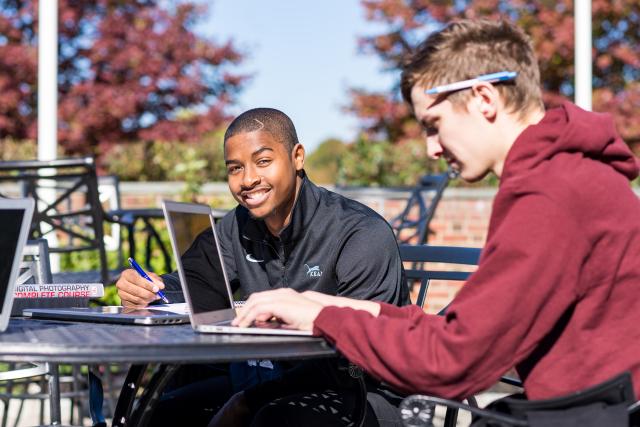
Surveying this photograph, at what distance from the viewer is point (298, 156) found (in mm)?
3137

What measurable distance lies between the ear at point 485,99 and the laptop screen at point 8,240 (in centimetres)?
102

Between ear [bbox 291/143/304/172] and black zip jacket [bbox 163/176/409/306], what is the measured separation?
5 centimetres

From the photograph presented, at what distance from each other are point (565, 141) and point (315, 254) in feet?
3.55

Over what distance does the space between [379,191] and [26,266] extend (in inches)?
183

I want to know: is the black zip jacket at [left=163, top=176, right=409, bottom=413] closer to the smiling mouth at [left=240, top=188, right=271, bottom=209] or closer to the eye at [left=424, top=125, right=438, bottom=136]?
the smiling mouth at [left=240, top=188, right=271, bottom=209]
---*---
**Task prompt**
Rewrite all the records above, swapping "black zip jacket" for "dark hooded jacket" and keeping everything else unchanged. Leave out the pictures.

**Result of this exercise**
Surveying this photograph, at what distance from the viewer is point (298, 156) found (in mm)?
3137

What measurable distance lies between the ear at point 485,99 and the laptop screen at point 8,240 (in centimetres)?
102

Between ear [bbox 291/143/304/172] and dark hooded jacket [bbox 163/176/409/306], what is the measured separation?
5 centimetres

From the photograph presented, at what distance from each other are point (565, 141) and point (315, 254) in feet?
3.55

Over what distance does the space between [379,191] and [26,266] extend (in inches)?
183

I want to know: is the dark hooded jacket at [left=163, top=176, right=409, bottom=413] closer to the smiling mouth at [left=240, top=188, right=271, bottom=209] or closer to the eye at [left=424, top=125, right=438, bottom=136]?
the smiling mouth at [left=240, top=188, right=271, bottom=209]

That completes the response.